* start Data entries *
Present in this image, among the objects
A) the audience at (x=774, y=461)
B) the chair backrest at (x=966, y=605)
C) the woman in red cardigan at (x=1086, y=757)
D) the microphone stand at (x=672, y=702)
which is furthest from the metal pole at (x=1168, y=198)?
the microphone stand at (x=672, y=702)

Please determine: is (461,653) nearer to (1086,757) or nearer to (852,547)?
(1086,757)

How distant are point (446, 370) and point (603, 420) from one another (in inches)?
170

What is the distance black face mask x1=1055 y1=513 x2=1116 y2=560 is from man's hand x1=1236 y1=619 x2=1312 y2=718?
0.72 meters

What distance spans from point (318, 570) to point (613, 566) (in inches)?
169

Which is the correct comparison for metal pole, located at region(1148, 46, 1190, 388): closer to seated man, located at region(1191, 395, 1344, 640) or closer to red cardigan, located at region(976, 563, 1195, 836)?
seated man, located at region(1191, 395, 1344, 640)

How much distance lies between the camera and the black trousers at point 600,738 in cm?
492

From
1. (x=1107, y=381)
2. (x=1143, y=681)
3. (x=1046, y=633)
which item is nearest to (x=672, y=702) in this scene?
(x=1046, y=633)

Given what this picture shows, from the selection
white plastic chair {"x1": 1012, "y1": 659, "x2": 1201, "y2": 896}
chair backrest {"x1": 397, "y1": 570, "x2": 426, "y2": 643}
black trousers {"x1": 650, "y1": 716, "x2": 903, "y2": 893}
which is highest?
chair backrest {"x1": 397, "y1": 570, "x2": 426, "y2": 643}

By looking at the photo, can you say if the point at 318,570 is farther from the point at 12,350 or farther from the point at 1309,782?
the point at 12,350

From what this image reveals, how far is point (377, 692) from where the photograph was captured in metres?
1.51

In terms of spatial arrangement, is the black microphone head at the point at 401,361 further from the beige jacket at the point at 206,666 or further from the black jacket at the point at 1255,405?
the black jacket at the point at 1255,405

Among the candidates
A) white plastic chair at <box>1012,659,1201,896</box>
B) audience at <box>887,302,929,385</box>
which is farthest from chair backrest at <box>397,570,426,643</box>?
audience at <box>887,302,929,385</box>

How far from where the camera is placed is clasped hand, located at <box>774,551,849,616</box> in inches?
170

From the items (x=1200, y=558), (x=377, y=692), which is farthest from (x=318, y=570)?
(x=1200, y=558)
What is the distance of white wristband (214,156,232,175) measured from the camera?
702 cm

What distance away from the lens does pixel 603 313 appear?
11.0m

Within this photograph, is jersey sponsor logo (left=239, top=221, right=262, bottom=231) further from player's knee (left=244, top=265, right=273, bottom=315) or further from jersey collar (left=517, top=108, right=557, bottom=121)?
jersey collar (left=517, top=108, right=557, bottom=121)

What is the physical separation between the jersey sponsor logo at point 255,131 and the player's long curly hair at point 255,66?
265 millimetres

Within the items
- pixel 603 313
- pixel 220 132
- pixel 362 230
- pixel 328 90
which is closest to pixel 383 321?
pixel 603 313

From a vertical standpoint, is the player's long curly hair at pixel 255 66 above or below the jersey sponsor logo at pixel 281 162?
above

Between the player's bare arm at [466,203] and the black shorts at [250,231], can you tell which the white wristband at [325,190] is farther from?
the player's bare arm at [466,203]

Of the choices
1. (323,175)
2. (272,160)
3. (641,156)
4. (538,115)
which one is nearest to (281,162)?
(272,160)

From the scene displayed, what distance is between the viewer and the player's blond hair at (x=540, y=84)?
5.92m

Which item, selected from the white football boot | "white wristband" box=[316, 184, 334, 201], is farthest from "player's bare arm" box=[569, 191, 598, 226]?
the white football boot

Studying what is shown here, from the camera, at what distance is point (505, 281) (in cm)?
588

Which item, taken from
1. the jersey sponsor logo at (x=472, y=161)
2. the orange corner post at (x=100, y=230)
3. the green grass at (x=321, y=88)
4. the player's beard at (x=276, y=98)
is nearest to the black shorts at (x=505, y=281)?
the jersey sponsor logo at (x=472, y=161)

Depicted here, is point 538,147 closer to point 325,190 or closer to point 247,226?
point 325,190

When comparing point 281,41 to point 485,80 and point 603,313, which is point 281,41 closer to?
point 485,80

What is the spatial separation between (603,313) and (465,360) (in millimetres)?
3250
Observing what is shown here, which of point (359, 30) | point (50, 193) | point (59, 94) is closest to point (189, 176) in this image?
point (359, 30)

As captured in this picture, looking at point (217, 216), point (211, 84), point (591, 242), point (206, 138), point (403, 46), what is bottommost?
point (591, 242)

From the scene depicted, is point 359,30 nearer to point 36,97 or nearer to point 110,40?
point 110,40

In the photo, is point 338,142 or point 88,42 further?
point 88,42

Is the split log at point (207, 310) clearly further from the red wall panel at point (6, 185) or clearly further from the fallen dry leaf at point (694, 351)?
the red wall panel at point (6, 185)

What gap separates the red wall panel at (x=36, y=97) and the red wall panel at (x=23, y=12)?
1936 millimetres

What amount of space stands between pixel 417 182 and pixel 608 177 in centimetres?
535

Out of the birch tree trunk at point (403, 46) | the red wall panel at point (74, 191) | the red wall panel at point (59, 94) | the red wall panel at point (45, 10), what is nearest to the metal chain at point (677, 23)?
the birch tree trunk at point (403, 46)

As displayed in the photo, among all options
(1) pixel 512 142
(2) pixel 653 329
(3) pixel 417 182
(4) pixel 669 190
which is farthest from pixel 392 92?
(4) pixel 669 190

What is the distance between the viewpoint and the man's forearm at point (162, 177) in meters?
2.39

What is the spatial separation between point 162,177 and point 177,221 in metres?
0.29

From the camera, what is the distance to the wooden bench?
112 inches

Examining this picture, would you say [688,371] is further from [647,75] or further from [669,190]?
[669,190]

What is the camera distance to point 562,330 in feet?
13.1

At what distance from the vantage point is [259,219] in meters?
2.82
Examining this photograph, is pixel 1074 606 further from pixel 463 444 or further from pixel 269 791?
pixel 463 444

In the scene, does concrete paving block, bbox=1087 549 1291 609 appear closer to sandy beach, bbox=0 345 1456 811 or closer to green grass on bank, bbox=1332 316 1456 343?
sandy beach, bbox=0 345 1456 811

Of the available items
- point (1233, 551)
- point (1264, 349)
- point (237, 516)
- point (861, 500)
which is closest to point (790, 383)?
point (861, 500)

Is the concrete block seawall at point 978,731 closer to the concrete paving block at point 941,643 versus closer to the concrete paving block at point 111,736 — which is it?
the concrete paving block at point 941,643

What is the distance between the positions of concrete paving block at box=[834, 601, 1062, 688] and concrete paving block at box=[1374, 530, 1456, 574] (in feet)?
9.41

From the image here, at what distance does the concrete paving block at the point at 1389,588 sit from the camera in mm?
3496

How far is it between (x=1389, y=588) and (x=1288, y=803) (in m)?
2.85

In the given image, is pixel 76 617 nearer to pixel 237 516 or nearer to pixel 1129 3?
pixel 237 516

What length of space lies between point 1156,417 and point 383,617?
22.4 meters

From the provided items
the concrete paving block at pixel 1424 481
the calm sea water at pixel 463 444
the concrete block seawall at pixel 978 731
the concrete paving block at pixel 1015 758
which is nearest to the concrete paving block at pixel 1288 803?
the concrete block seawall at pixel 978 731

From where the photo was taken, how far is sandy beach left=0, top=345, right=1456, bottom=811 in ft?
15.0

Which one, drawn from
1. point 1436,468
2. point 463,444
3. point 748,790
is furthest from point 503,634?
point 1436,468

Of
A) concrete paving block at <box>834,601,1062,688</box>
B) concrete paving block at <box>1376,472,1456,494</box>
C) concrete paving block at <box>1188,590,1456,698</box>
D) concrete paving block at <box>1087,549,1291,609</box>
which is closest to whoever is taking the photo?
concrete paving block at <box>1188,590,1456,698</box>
* end Data entries *
**Task requirements:**
Using the exact wording, write out all of the records.

**Complete response:**
Present in this image, among the objects
A) the audience at (x=774, y=461)
B) the chair backrest at (x=966, y=605)
C) the woman in red cardigan at (x=1086, y=757)
D) the microphone stand at (x=672, y=702)
which is furthest from the metal pole at (x=1168, y=198)?
the microphone stand at (x=672, y=702)

Please determine: is (461,653) nearer to (1086,757) or nearer to (852,547)?
(1086,757)

How distant are point (446, 370) and point (603, 420) from one another (in inches)?
170

What is the distance black face mask x1=1055 y1=513 x2=1116 y2=560 is from man's hand x1=1236 y1=619 x2=1312 y2=718?
0.72 meters

What distance spans from point (318, 570) to point (613, 566) (in inches)?
169

Which is the correct comparison for metal pole, located at region(1148, 46, 1190, 388): closer to seated man, located at region(1191, 395, 1344, 640) or closer to red cardigan, located at region(976, 563, 1195, 836)?
seated man, located at region(1191, 395, 1344, 640)

How much distance lies between the camera and the black trousers at point 600,738 in cm?
492

From
1. (x=1107, y=381)
2. (x=1143, y=681)
3. (x=1046, y=633)
which item is nearest to (x=672, y=702) in this scene?
(x=1046, y=633)

Given what this picture shows, from the selection
white plastic chair {"x1": 1012, "y1": 659, "x2": 1201, "y2": 896}
chair backrest {"x1": 397, "y1": 570, "x2": 426, "y2": 643}
black trousers {"x1": 650, "y1": 716, "x2": 903, "y2": 893}
which is highest?
chair backrest {"x1": 397, "y1": 570, "x2": 426, "y2": 643}

By looking at the photo, can you say if the point at 318,570 is farther from the point at 12,350 or farther from the point at 1309,782?
the point at 12,350

From what this image reveals, how far is point (377, 692) from where the photograph was captured in metres?
1.51

In terms of spatial arrangement, is the black microphone head at the point at 401,361 further from the beige jacket at the point at 206,666 or further from the black jacket at the point at 1255,405?
the black jacket at the point at 1255,405

Among the candidates
A) white plastic chair at <box>1012,659,1201,896</box>
B) audience at <box>887,302,929,385</box>
which is farthest from chair backrest at <box>397,570,426,643</box>?
audience at <box>887,302,929,385</box>

How far from where the camera is placed is clasped hand, located at <box>774,551,849,616</box> in inches?
170

From the items (x=1200, y=558), (x=377, y=692), which is farthest from (x=318, y=570)?
(x=1200, y=558)
What is the distance of white wristband (214,156,232,175) measured from the camera?
702 cm

What distance away from the lens does pixel 603 313 appear?
11.0m

Within this photograph, is jersey sponsor logo (left=239, top=221, right=262, bottom=231) further from player's knee (left=244, top=265, right=273, bottom=315) or further from jersey collar (left=517, top=108, right=557, bottom=121)?
jersey collar (left=517, top=108, right=557, bottom=121)

What is the physical separation between the jersey sponsor logo at point 255,131 and the player's long curly hair at point 255,66?
265 millimetres

Within the items
- pixel 603 313
- pixel 220 132
- pixel 362 230
- pixel 328 90
which is closest to pixel 383 321?
pixel 603 313

From a vertical standpoint, is the player's long curly hair at pixel 255 66 above or below the jersey sponsor logo at pixel 281 162?
above

Between the player's bare arm at [466,203] and the black shorts at [250,231], can you tell which the white wristband at [325,190] is farther from?
the player's bare arm at [466,203]

Of the choices
1. (323,175)
2. (272,160)
3. (641,156)
4. (538,115)
which one is nearest to (281,162)?
(272,160)

From the scene displayed, what distance is between the viewer and the player's blond hair at (x=540, y=84)?
5.92m

Which item, selected from the white football boot | "white wristband" box=[316, 184, 334, 201], is farthest from "player's bare arm" box=[569, 191, 598, 226]?
the white football boot

Studying what is shown here, from the camera, at what distance is point (505, 281) (in cm)?
588

Which item, taken from
1. the jersey sponsor logo at (x=472, y=161)
2. the orange corner post at (x=100, y=230)
3. the green grass at (x=321, y=88)
4. the player's beard at (x=276, y=98)
is nearest to the black shorts at (x=505, y=281)?
the jersey sponsor logo at (x=472, y=161)

Depicted here, is point 538,147 closer to point 325,190 or closer to point 247,226?
point 325,190

When comparing point 281,41 to point 485,80 and point 603,313, which is point 281,41 closer to?
point 485,80

What is the spatial separation between (603,313) and (465,360) (in millimetres)?
3250
Observing what is shown here, which of point (359, 30) | point (50, 193) | point (59, 94) is closest to point (189, 176) in this image?
point (359, 30)

As captured in this picture, looking at point (217, 216), point (211, 84), point (591, 242), point (206, 138), point (403, 46), what is bottommost?
point (591, 242)

From the scene depicted, is point 359,30 nearer to point 36,97 or nearer to point 110,40?
point 110,40

In the photo, is point 338,142 or point 88,42 further?
point 88,42

Is the split log at point (207, 310) clearly further from the red wall panel at point (6, 185) or clearly further from the fallen dry leaf at point (694, 351)?
the red wall panel at point (6, 185)

What gap separates the red wall panel at (x=36, y=97) and the red wall panel at (x=23, y=12)?
1936 millimetres

What amount of space stands between pixel 417 182 and pixel 608 177 in centimetres?
535

Out of the birch tree trunk at point (403, 46) | the red wall panel at point (74, 191) | the red wall panel at point (59, 94) | the red wall panel at point (45, 10), what is nearest to the metal chain at point (677, 23)?
the birch tree trunk at point (403, 46)

As displayed in the photo, among all options
(1) pixel 512 142
(2) pixel 653 329
(3) pixel 417 182
(4) pixel 669 190
which is farthest from pixel 392 92?
(4) pixel 669 190

What is the distance between the viewpoint and the man's forearm at point (162, 177) in meters?
2.39

What is the spatial separation between point 162,177 and point 177,221 in metres?
0.29

From the camera, what is the distance to the wooden bench?
112 inches

Examining this picture, would you say [688,371] is further from [647,75] or further from [669,190]?
[669,190]

What is the camera distance to point 562,330 in feet?
13.1

At what distance from the vantage point is [259,219] in meters?
2.82
Examining this photograph, is pixel 1074 606 further from pixel 463 444 or further from pixel 269 791?
pixel 463 444

In the scene, does concrete paving block, bbox=1087 549 1291 609 appear closer to sandy beach, bbox=0 345 1456 811 or closer to green grass on bank, bbox=1332 316 1456 343?
sandy beach, bbox=0 345 1456 811

Of the available items
- point (1233, 551)
- point (1264, 349)
- point (237, 516)
- point (861, 500)
which is closest to point (790, 383)?
point (861, 500)

Is the concrete block seawall at point 978,731 closer to the concrete paving block at point 941,643 versus closer to the concrete paving block at point 111,736 — which is it?
the concrete paving block at point 941,643

What is the distance between the positions of concrete paving block at box=[834, 601, 1062, 688] and concrete paving block at box=[1374, 530, 1456, 574] (in feet)?
9.41

From the image here, at what distance does the concrete paving block at the point at 1389,588 sit from the camera in mm?
3496

How far is it between (x=1389, y=588) and (x=1288, y=803) (in m)?
2.85

In the given image, is pixel 76 617 nearer to pixel 237 516 or nearer to pixel 1129 3?
pixel 237 516

What length of space lies between point 1156,417 and point 383,617?
22.4 meters

From the provided items
the concrete paving block at pixel 1424 481
the calm sea water at pixel 463 444
the concrete block seawall at pixel 978 731
the concrete paving block at pixel 1015 758
which is nearest to the concrete paving block at pixel 1288 803?
the concrete block seawall at pixel 978 731

From where the photo was taken, how far is sandy beach left=0, top=345, right=1456, bottom=811 in ft?
15.0

Which one, drawn from
1. point 1436,468
2. point 463,444
3. point 748,790
is furthest from point 503,634?
point 1436,468

Of
A) concrete paving block at <box>834,601,1062,688</box>
B) concrete paving block at <box>1376,472,1456,494</box>
C) concrete paving block at <box>1188,590,1456,698</box>
D) concrete paving block at <box>1087,549,1291,609</box>
which is closest to whoever is taking the photo?
concrete paving block at <box>1188,590,1456,698</box>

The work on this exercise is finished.